James say is in chapter 2, v 15

 Suppose you see a brother or sister who has no food or clothing, 16 and you say, “Good-bye and have a good day; stay warm and eat well”—but then you don’t give that person any food or clothing. What good does that do?

But you say  Jesus is telling us not to worry because God will take care of us”

The answer to this conundrum I think is in the thing he tells us to do instead of worrying

“seek first the Kingdom”

What is that going to do? It sounds a bit super spiritual, a bit too “holy”

Don’t worry, set your minds on higher things… <pats on head>

Seeking the Kingdom,  isn’t about sitting around having holy thoughts

Seeking the Kingdom is about rolling your sleeves up and getting your hands dirty

Seeking the Kingdom is about feeding the hungry, giving clothes and shelter to the homeless.

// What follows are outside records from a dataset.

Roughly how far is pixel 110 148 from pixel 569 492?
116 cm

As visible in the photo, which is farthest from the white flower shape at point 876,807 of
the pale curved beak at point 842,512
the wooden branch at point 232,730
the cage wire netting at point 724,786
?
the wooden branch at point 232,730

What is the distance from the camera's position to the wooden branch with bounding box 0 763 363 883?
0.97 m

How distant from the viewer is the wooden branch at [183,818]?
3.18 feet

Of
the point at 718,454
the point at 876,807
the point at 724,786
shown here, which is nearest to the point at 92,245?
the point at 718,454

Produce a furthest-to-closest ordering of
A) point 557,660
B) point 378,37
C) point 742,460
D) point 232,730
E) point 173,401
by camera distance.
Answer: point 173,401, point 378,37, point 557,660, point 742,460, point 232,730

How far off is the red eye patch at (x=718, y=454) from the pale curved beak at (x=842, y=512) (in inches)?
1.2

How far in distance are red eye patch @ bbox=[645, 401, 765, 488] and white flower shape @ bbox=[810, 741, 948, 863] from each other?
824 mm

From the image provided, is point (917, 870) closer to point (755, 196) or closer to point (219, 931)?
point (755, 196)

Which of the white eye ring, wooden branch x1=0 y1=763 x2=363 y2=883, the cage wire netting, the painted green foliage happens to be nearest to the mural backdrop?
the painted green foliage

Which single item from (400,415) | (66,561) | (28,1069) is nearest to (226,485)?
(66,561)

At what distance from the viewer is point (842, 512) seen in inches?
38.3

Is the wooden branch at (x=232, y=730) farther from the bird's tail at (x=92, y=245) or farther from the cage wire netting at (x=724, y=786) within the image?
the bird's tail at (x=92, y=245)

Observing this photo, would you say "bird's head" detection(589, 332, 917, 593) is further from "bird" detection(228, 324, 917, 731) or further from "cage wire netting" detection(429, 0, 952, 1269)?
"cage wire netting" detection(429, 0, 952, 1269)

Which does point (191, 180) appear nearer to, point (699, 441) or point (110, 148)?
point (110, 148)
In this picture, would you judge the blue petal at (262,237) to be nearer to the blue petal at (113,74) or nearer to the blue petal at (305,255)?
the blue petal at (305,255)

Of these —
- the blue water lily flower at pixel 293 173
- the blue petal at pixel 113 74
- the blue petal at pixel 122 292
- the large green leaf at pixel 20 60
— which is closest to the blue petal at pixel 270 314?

Soup runs and food banks, night shelters and women’s refuges

It’s about setting free the oppressed, advising & helping those in the chains of debt, and addictions, and abusive relationships.

Getting in there and getting involved, making a difference in real people’s lives.

It means listening to your depressed neighbour and bringing some glimmers of hope,

It means visiting the older person who is stuck in the house, and enabling them through you to see the world around them a bit more –sight to the blind.

Seeking the Kingdom too means raising your voice against the injustice, the inequalities and the downright obscenities that seem to punctuate our dealings with those on the edges

It means writing and signing, complaining and exclaiming, like so many of our bishops did this week,

it means getting cross that  in our western developed economy we even have to  get angry that people are starving.

It means campaigning and speaking out, making sure that everyone knows that God values ALL of us more than the lilies of the field and the birds of the air,

ALL of us, not just the neat, the stable, the intelligent the well educated,  but those who are ill or destitute or abused, addicted or at the very end of their rope,

Seeking the Kingdom means speaking for those with no voice,

Jesus said “whatever you do for the least of these you do for me”

Don’t worry…

ALL of us are loved and cared for,

Let us really stop worrying about ourselves, about the small stuff, and let us truly passionately Seek first the Kingdom, working for its growth and results  and let us  be the people who help the truth of our real worth, our real identity in God  to be truly known by absolutely ALL.